Students and faculty are heading back to classes today at UW-Madison in what has been a tumultuous year in Wisconsin. The effects of Wisconsin Act 10, which strips public sector workers (including graduate assistants) of our collective bargaining rights, are only now beginning come to pass.

Here is a “nice” article (in terms of framing) about the impacts of the new legislation on campus, “UW-Madison TAs return to class more financially stressed,” that appeared yesterday in the Isthmus, Madison’s weekly newspaper. As a student in the College of Agriculture and Life Sciences (CALS), it is particularly gratifying to hear the strong statement of support from Interim Dean William Tracy:

“Graduate student employees are a vital part of a university dedicated to teaching and research,” he says. “They bring new energy and creative ideas into classrooms and laboratories, and spark learning and innovation in education and research. Not only do graduate students work with and teach undergraduates, they are vital in the creation of an intellectual and physical infrastructure that immerses all students in projects that address the most significant problems of our times.”

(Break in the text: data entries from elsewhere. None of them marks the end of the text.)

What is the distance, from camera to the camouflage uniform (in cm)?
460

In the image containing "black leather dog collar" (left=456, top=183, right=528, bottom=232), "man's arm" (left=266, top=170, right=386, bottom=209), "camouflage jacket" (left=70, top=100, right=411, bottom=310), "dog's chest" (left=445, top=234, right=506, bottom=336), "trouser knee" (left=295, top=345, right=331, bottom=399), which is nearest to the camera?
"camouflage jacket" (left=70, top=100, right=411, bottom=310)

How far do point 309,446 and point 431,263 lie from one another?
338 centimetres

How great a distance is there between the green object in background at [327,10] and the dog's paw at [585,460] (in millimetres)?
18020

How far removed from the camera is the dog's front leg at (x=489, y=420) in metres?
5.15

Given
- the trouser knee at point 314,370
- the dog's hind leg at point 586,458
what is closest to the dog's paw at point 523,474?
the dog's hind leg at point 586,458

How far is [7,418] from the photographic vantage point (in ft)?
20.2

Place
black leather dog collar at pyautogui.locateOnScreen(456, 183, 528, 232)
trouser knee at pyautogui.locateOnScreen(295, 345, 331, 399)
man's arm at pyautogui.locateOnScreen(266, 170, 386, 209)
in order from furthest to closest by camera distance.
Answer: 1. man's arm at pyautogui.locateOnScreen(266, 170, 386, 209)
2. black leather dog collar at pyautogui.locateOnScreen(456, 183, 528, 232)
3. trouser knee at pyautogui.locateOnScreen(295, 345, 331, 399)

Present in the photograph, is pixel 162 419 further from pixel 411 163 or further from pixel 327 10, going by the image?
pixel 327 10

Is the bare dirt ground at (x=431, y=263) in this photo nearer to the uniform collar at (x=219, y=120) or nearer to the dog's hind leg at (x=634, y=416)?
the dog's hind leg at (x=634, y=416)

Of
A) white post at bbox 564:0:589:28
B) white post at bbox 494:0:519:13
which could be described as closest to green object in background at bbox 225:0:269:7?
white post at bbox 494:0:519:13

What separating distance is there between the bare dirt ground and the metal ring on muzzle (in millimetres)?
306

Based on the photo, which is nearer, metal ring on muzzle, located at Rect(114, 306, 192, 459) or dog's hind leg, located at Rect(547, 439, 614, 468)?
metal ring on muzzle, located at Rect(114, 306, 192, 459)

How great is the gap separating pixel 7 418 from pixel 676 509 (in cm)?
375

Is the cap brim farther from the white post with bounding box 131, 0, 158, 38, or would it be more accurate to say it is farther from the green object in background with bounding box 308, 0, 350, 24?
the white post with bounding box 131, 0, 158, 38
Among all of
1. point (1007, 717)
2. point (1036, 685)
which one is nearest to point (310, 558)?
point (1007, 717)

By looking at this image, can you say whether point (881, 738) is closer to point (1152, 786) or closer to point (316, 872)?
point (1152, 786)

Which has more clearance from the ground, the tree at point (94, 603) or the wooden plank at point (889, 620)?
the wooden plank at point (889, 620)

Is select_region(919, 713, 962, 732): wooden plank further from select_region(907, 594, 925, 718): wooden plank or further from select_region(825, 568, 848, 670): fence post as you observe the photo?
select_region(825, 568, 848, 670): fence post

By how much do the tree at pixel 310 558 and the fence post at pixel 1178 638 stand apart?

The article is also a reminder of how powerful we can be when we organize together and stand-up for our rights, as we do on campus through the Teaching Assistants’ Association (TAA). In an article published in Academe this summer, Mari Jo Buhle and Paul Buhle write that:

Extremely well-organized TAA members took some of the first steps to foster the wider protest movement. They started phone banking on February 12, just in advance of the governor’s introduction of the bill. A tense meeting followed two days later. In a packed campus lecture hall, TAA leaders declared that a turning point had been reached in Wisconsin history and urged those present to put aside their other work for as long as the struggle would take. Their collective house, for the present, was the state capitol itself.

They are right, this is the Wisconsin Idea in action. Thank you!